Just Another Day (I think)
The alarm sliced through the silence like a knife—shrill, relentless, and way too early. I groaned, arm flailing toward the rectangular clock on my nightstand, missing it by a few inches. “Ugh, shut up,” I mumbled, voice thick with sleep and irritation. I slapped at the snooze button once, then again, until finally—there was blessed silence.
For a moment, I just sat there, tangled in sheets, blinking at the ceiling like I’ve been asleep for a century. The light blue curtains did a terrible job of keeping the morning out. I dragged myself up and tugged them tighter, but the sun still found me. My blue eyes squinted against it, already annoyed. Mornings were not my thing.
I glanced toward the hallway. No sounds. No footsteps. No coffee brewing. No mom. Not that I expected any of that. She’s probably still out—again. I didn’t even remember hearing her leave last night.
I pulled on the outfit I laid out: a cropped white tee with thin black stripes, shredded jeans, and my white-and-navy converses. The shoes were the only splash of color I allowed myself. Everything else felt safer in grayscale. I grabbed my backpack from the floor, still half-zipped from yesterday, and slung it over my shoulder. No breakfast. No goodbye. Just me, the clock, and the echo of a house that was too quiet.

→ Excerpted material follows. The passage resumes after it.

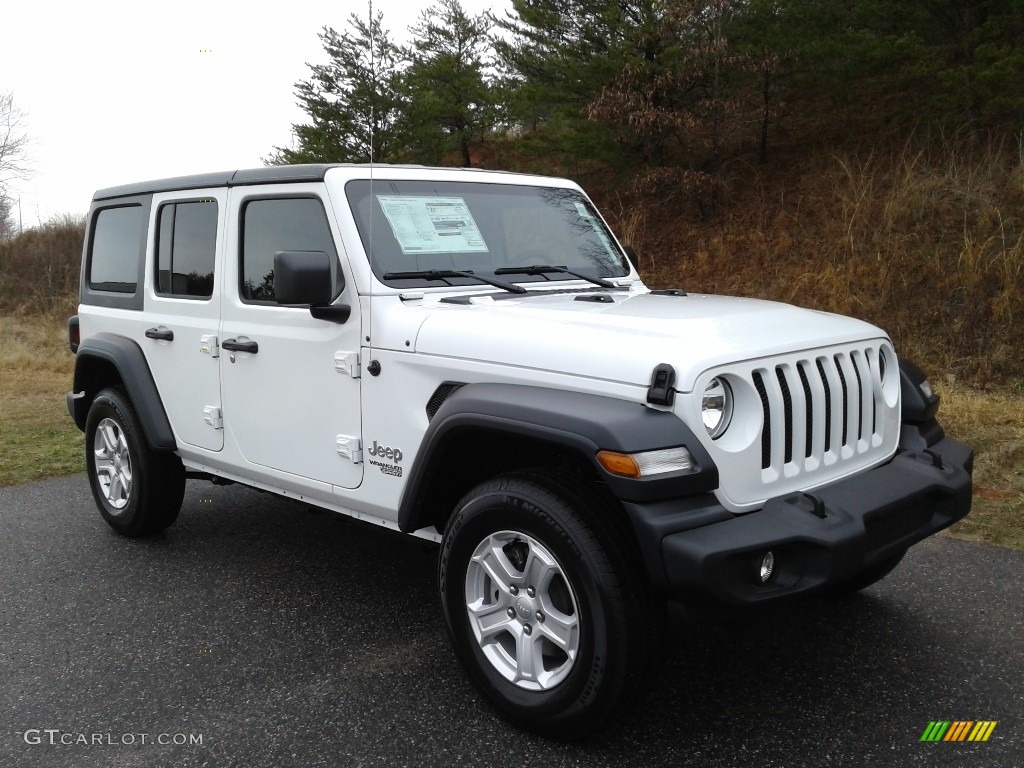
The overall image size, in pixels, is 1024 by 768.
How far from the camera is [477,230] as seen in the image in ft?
13.1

The walk to the bus stop was the same. Dirt road, then turn left at the corner, following the curb to the stop sign at the end of the street. It only took about 5 minutes to make the trek, but I used this time to slip in my earbuds. Block out the world. Prepare for the day ahead. Nobody else lived near my stop, which was a blessing and a curse. Peace, but loneliness.

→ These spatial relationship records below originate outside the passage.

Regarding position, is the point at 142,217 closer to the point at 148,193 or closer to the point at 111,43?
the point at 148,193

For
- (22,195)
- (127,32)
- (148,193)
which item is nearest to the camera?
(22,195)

“Something in the Orange” by Zach Bryan fills my lungs as I made it to my stop early as usual. Standing about three feet from the person beside me, I focused on my phone to avoid talking to them. No notifications, no missed calls—Just nothing.
It slackened my shoulders as I scroll through messages and click on the contact labelled “Mother.” Last message was sent yesterday at 4 p.m., asking “What’s for dinner tonight?” Where I got no response. It shouldn’t worry me, but it does.

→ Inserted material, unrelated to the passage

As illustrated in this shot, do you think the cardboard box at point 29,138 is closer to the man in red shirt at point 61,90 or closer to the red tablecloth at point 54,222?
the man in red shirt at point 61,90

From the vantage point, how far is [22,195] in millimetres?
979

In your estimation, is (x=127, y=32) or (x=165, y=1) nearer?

That was why while the familiar chug of the engine hums down the street, I quickly typed up a message before getting in line like the others. “Text me when you get home.” This is what I sent, going up the steps and finding my seats when the doors open. Next to me, another girl about my size (a bit taller), was asleep against the window. How was beyond me. I was wide awake, one earbud out to listen to everything else.
The ride to school was slow. Boys a few rows down began roughhousing, yelling over some trivial thing that included losing in a game of Uno. Cards flew in the aisle as the two boys got each other in a headlock. The bus came to a halt on the side of the road; everyone’s heads turned towards the drama, including me.